● Recorded data

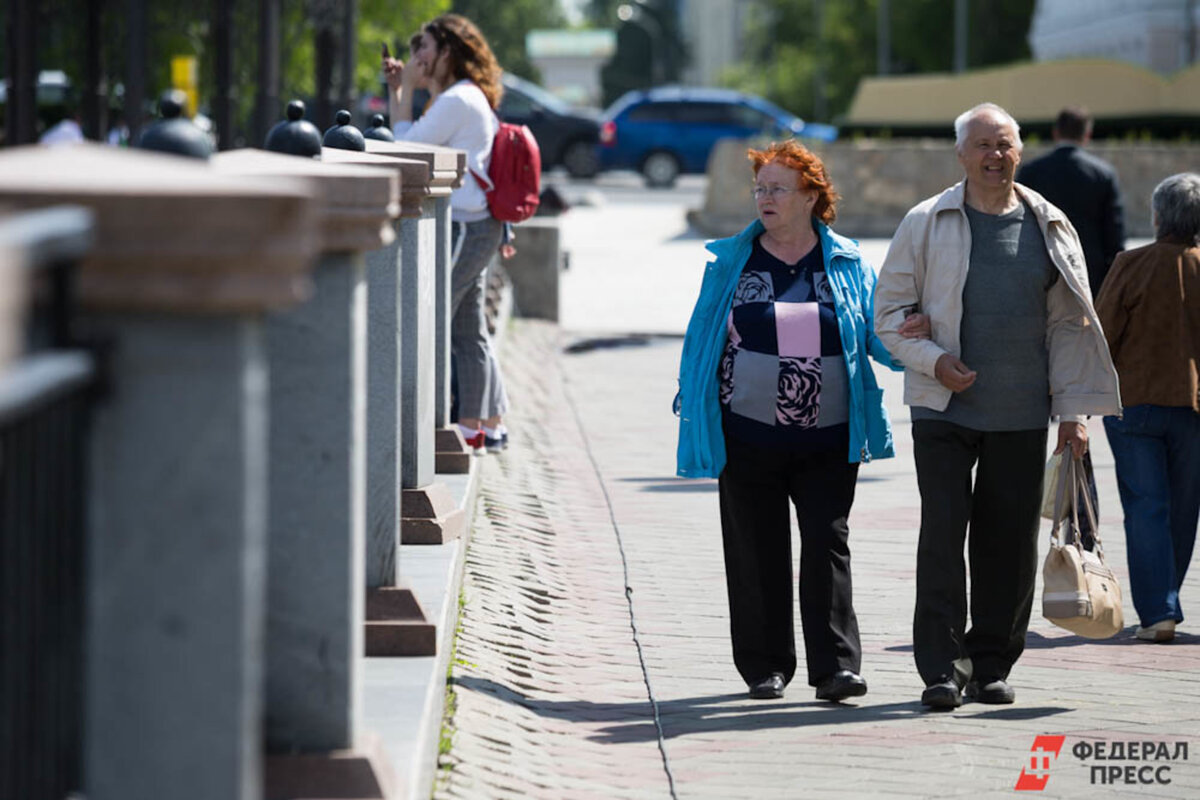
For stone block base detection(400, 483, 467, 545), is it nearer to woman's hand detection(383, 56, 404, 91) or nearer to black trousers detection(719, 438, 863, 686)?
black trousers detection(719, 438, 863, 686)

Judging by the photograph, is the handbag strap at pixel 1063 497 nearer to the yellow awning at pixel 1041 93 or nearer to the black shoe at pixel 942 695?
the black shoe at pixel 942 695

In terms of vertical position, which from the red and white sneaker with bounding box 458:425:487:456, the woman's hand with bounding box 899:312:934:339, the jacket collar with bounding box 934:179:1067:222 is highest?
the jacket collar with bounding box 934:179:1067:222

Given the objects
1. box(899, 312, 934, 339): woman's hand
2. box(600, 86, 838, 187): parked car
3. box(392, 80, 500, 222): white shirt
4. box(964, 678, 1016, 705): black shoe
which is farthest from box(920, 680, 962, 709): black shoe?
box(600, 86, 838, 187): parked car

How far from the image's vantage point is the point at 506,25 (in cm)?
10875

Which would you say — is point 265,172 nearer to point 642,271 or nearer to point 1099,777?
point 1099,777

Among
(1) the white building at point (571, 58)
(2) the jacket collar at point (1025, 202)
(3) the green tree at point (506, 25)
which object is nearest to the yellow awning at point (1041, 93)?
(2) the jacket collar at point (1025, 202)

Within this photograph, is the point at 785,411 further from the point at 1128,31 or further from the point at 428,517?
the point at 1128,31

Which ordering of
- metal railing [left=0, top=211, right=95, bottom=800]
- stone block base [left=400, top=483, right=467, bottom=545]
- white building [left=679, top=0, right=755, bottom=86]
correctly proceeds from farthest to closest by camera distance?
white building [left=679, top=0, right=755, bottom=86] → stone block base [left=400, top=483, right=467, bottom=545] → metal railing [left=0, top=211, right=95, bottom=800]

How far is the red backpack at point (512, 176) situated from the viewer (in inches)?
355

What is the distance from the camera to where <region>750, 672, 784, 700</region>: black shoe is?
6.25 meters

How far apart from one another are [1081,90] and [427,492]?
37182 millimetres

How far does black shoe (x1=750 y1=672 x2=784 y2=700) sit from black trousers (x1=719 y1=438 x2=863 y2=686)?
0.07 feet

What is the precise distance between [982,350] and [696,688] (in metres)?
1.32

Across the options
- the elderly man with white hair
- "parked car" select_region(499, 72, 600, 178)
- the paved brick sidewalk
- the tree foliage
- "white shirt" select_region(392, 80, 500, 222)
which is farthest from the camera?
the tree foliage
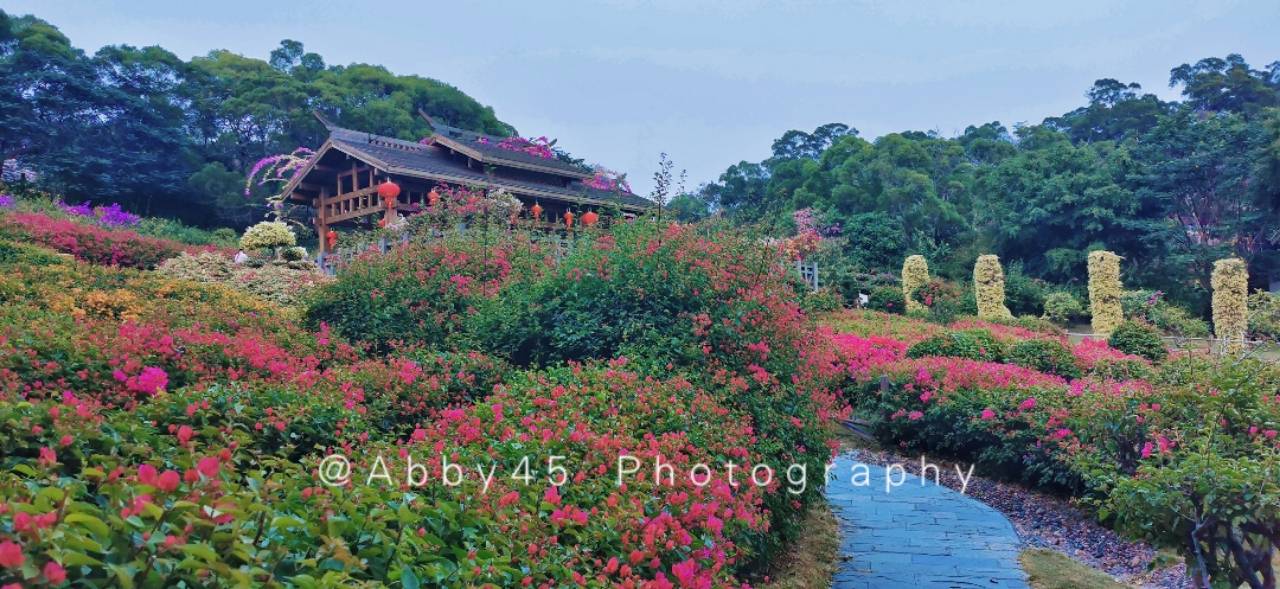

● Exercise task
Please count the lines in the items above that contain the string "tree", and give only that number.

● Result of this exercise
3